23 de noviembre de 2020
DIRECTOR ANTONIO MARTÍN BEAUMONT

El turismo rural salva los muebles pero no se confía

La afluencia de turistas a destinos de interior ha crecido un 19%, un dato que podría parecer esperanzador en un sector que ha perdido el 80% de los visitantes, pero que esconde carencias.

El dato publicado por el Instituto Nacional de Estadística acerca de la afluencia turística rural ha permitido a estos destinos esquivar la debacle ocurrida en el principal sector económico de nuestro país, y aunque los empresarios afectados no pueden por menos que estar contentos, un análisis de las cifras más detallado demuestra que los estragos de la pandemia son profundos.

Este turismo de proximidad practicado por una gran mayoría de clientes españoles ha tenido su razón de ser en buscar alternativas menos masificadas y más asequibles en precio que los tradicionales destinos de costa, pero los establecimientos han tenido que ajustar los costes para hacer más atractiva su oferta y han incurrido en muchos costes extra por las medidas para combatir el Covid-19.

 

Durante los meses de julio y agosto se ha registrado una ocupación media en España del 55% en los hoteles rurales (llegando al 65% en agosto) que es casi un 15% más que el año pasado, pero el reto ahora es mantener su atractivo ante un otoño que se prevé agitado por los rebrotes. El precio medio por persona y noche de los alojamientos reservados se ha situado en torno a los 22,50 euros, siendo los establecimientos de alquiler íntegro los que han obtenidos más reservas (59%). 
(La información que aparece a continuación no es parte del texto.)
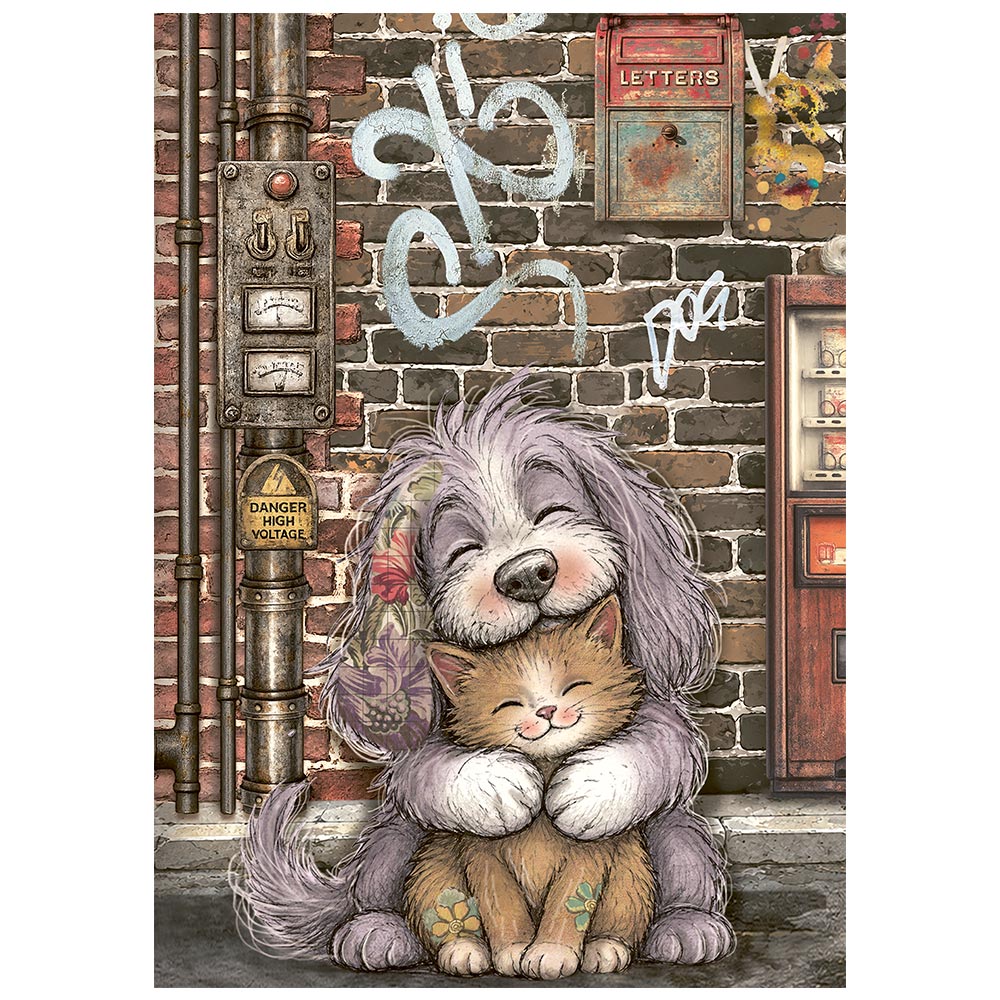 DFSA6X15 - Stamperia - Stamperia mini papier de riz A6 8 feuilles – Furry Friends 2 - Papier de riz - Detail 6
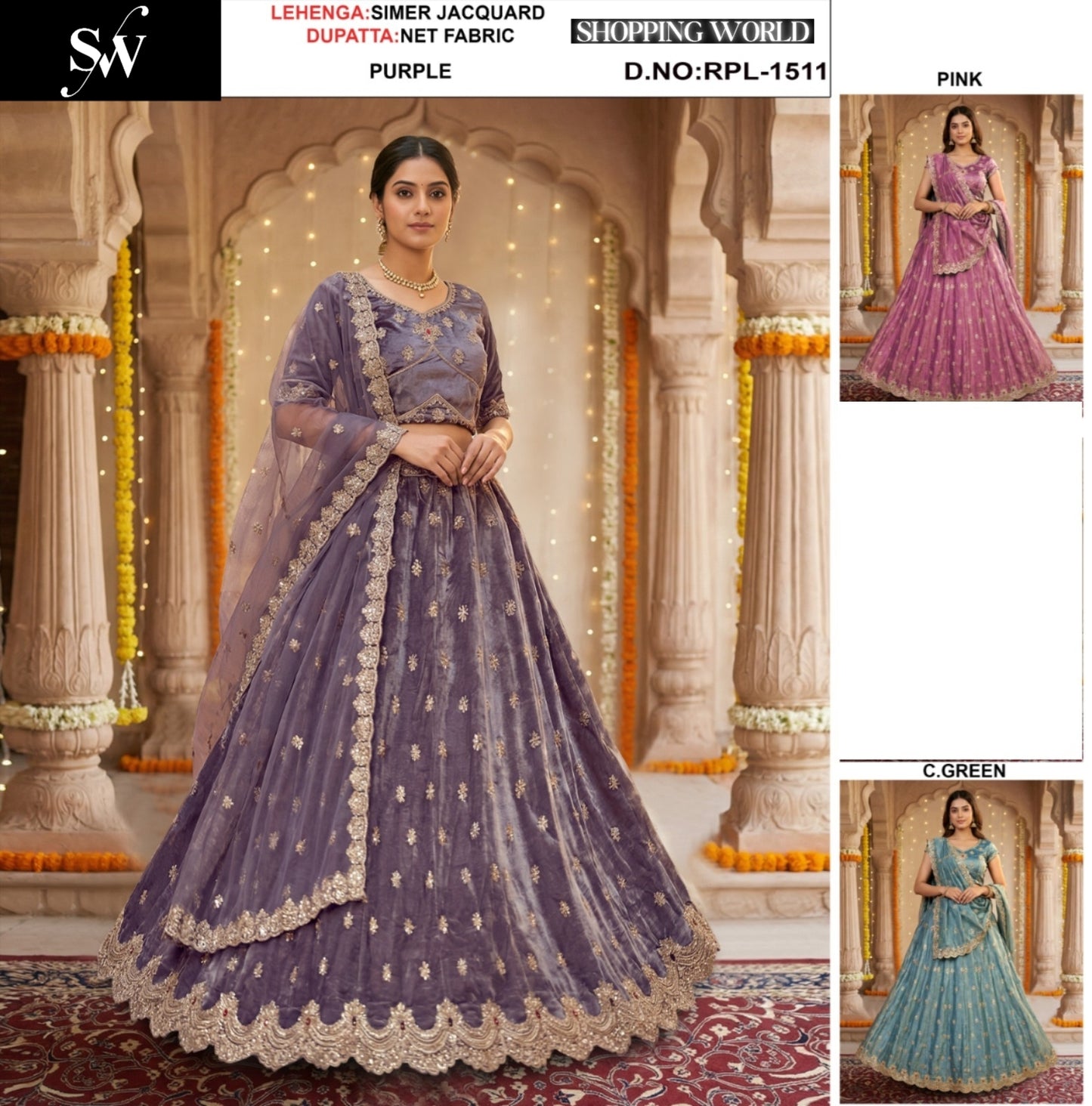 Purple Pink Sea Green Blue Simer Jacquard Lehenga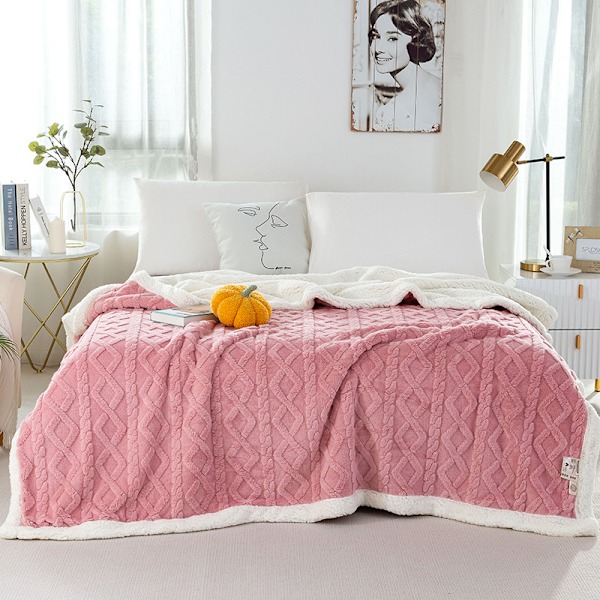 Vinterfleecefilt, supersoft mikrofiber, dubbelsidig flanellfilt, varm, ultra mjuk, lämplig för soffa, sovrum Pink 100*150cm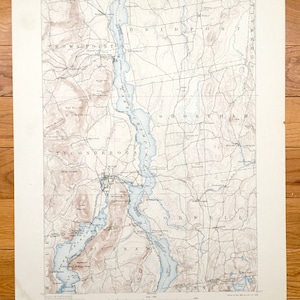 Antikes Ticonderoga, New York 1896 US Geologische Übersicht Topographische Karte - Lake Champlain, George, Crown Point, Putnam, Orwell, Vermont NY VT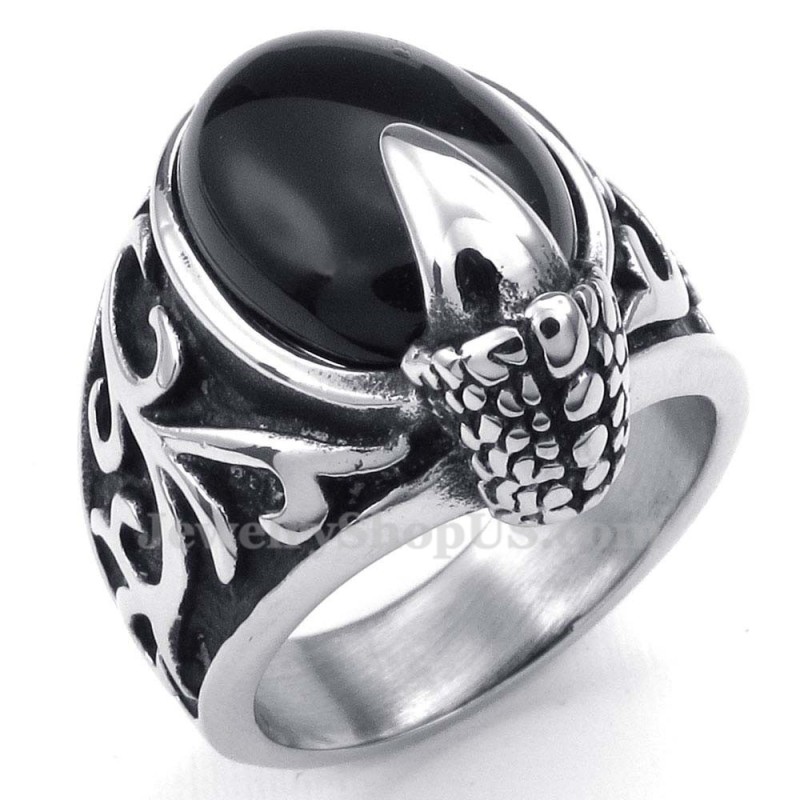 Titanring Mit Schwarzer Achateinlage Titanring Mit Schwarzer Achateinlage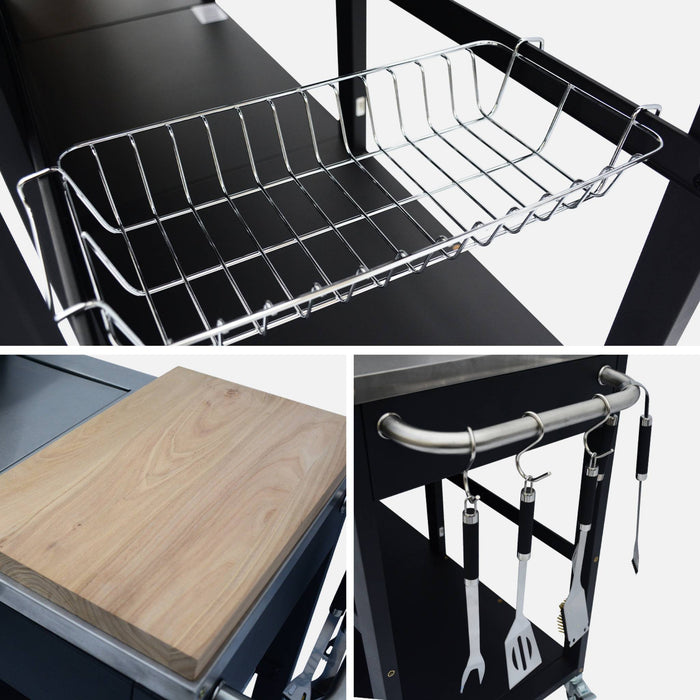 sweeek - Gasbarbecue met 4 branders + 1 zijbrander, buitenkeuken met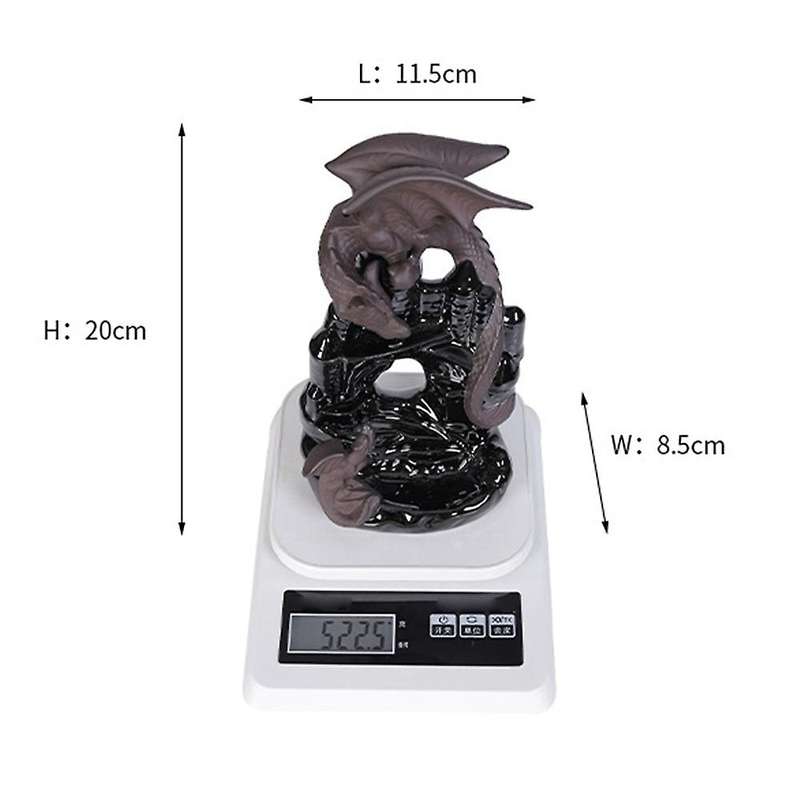 Incense Burner Ceramic Dragon Incense Cone Waterfall Smoking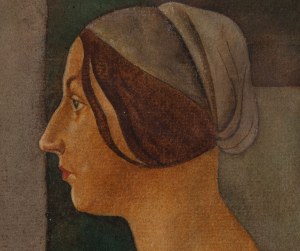 Bolesław Cybis (1895 Folwark Massandra na Krymie - 1957 Trenton (New Jersey, USA)), Głowa kobiety w konwencji dawnego malarstwa włoskiego, około1930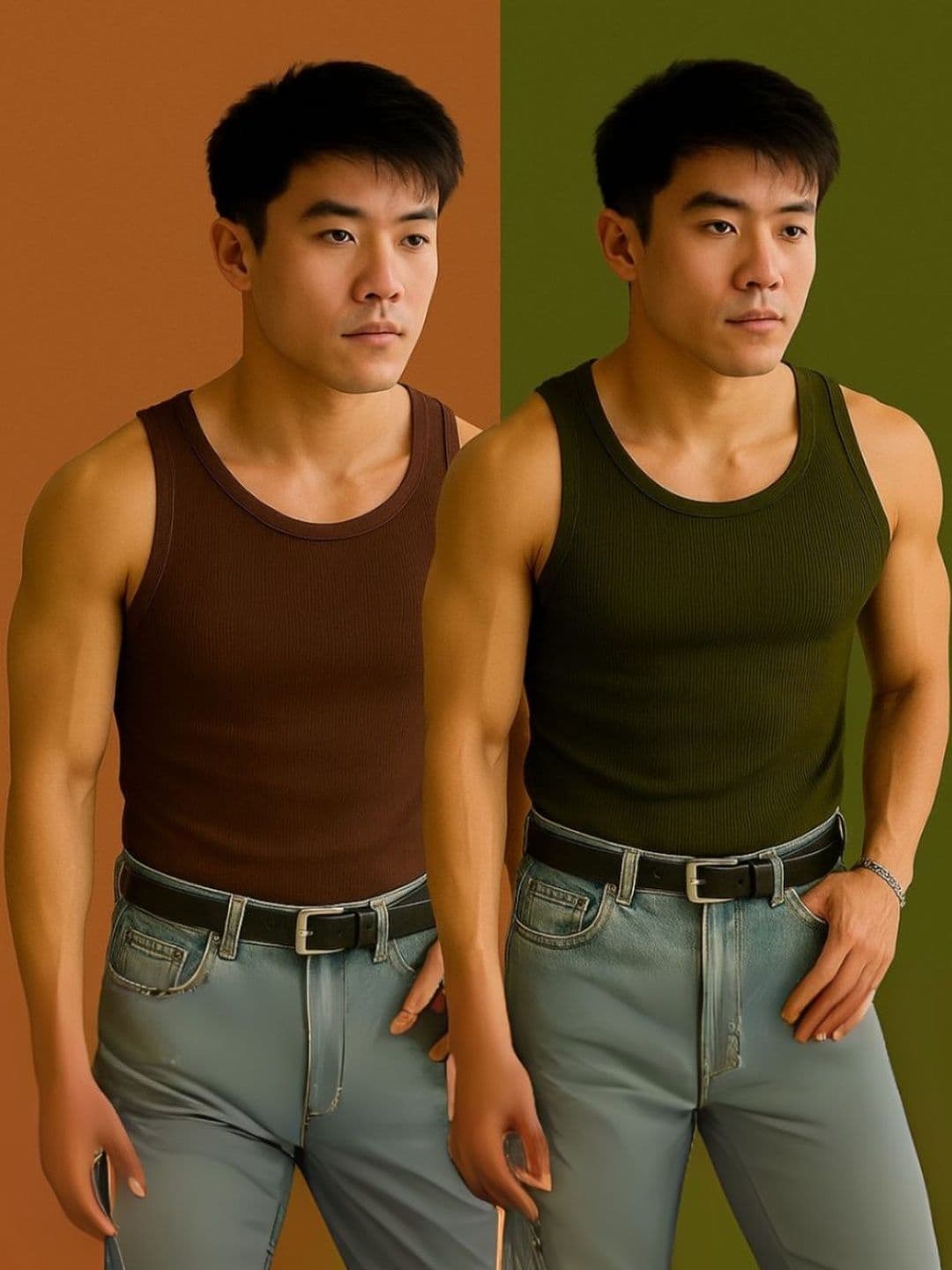 ROCKWELL Pack Of 2 Ribbed Cotton Breathable Innerwear Gym Vests - view 1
En este escenario, iniciativas como la Red de Hospederías de Castilla La Mancha, una región que reclama su singularidad a través de sus alojamientos más especiales son la mejor receta para seguir la senda de crecimiento. Creada en 2019 para afianzar un turismo de calidad en entornos privilegiados de la comunidad autónoma y preservar edificios patrimoniales que en su día corrieron serio riesgo de desaparición, la red de Hospederías de Castilla-La Mancha se consolida con la adhesión de sus cinco primeros establecimientos en un momento en que es más necesario que nunca apostar por los destinos nacionales

 

El colectivo lo forman el hotel boutique Adolfo (Toledo), el hotel Convento del Giraldo (Cuenca), la hospedería Santa Elena (San Carlos del Valle, Ciudad Real), Molino de Alcuneza (Sigüenza, Guadalajara) y el Palacio del Infante Don Juan Manuel (Belmonte, Cuenca), todos ellos posicionados como punta de lanza de la oferta hotelera de la región y unidos por una serie de valores comunes: ubicación, gastronomía, arquitectura, servicio esmerado y fuerte identidad castellano manchega.